**TEXTO DE ORIGEM**.
# # # # # # #
Segundo o juiz, a cooperativa, "ao redirecionar parte dos valores a outra dívida e instaurar procedimento de consolidação fundado em mora inexistente, a cooperativa atuou de maneira contraditória".
Ressaltou ainda que o procedimento previsto no art. 26 da lei 9.514/97 é célere e automático, sem contraditório prévio, o que reforça o risco de dano irreversível: a perda do imóvel rural.
Diante desse cenário, deferiu a tutela de urgência para determinar que a cooperativa se abstenha de praticar qualquer ato voltado à consolidação da propriedade fiduciária vinculada ao contrato. Também ordenou o envio de ofício ao 1º Registro de Imóveis de Porto Alegre do Norte/MT para a imediata suspensão do procedimento até nova deliberação judicial.
Por fim, o magistrado condicionou o cumprimento da decisão à regularização da representação processual, determinou o encaminhamento dos autos ao CEJUSC para tentativa de conciliação e estabeleceu diretrizes para citação, apresentação de contestação e etapa probatória.
# # # # # # #
**EXERCÍCIO A**. No texto, reescreva em forma de lista, de modo mais curto, o parágrafo que começa com "Diante desse cenário", mantendo os fatos principais.
**EXERCÍCIO B**. Repita, sem mudar nada, as linhas dos registros que vão da linha com "Outline trucks. Respond" até a linha com "xmin=121 ymin=364 xmax=173 ymax=394", incluindo as duas.
O texto e os registros vêm de fontes diferentes.

Registros de anotação com coordenadas
# # # # # # #
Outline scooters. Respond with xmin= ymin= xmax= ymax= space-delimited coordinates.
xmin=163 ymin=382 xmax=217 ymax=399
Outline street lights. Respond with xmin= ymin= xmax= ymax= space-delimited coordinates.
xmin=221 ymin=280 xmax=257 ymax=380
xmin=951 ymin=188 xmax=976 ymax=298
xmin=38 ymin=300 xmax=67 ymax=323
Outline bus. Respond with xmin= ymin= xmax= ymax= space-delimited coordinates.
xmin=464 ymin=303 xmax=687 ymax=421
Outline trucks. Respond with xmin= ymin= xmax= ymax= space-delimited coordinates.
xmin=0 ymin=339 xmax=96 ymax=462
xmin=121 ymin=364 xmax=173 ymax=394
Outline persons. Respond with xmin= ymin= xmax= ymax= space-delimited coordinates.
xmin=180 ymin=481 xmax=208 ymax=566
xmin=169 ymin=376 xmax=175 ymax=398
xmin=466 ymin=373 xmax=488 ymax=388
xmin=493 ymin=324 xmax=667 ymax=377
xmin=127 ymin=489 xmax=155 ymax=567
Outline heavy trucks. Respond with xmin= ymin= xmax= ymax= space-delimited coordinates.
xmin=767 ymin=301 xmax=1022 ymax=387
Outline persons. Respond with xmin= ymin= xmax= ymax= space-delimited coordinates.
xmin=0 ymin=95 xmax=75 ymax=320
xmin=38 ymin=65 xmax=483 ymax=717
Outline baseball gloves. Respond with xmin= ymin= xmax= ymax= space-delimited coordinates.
# # # # # # #
**RESPOSTA ESCRITA A**.
- Foi deferida a tutela de urgência.
- A cooperativa deve se abster de qualquer ato voltado à consolidação da propriedade fiduciária ligada ao contrato.
- Foi ordenado o envio de ofício ao 1º Registro de Imóveis de Porto Alegre do Norte/MT.
- O ofício pede a suspensão imediata do procedimento até nova deliberação judicial.

**RESPOSTA ESCRITA B**.
Outline trucks. Respond with xmin= ymin= xmax= ymax= space-delimited coordinates.
xmin=0 ymin=339 xmax=96 ymax=462
xmin=121 ymin=364 xmax=173 ymax=394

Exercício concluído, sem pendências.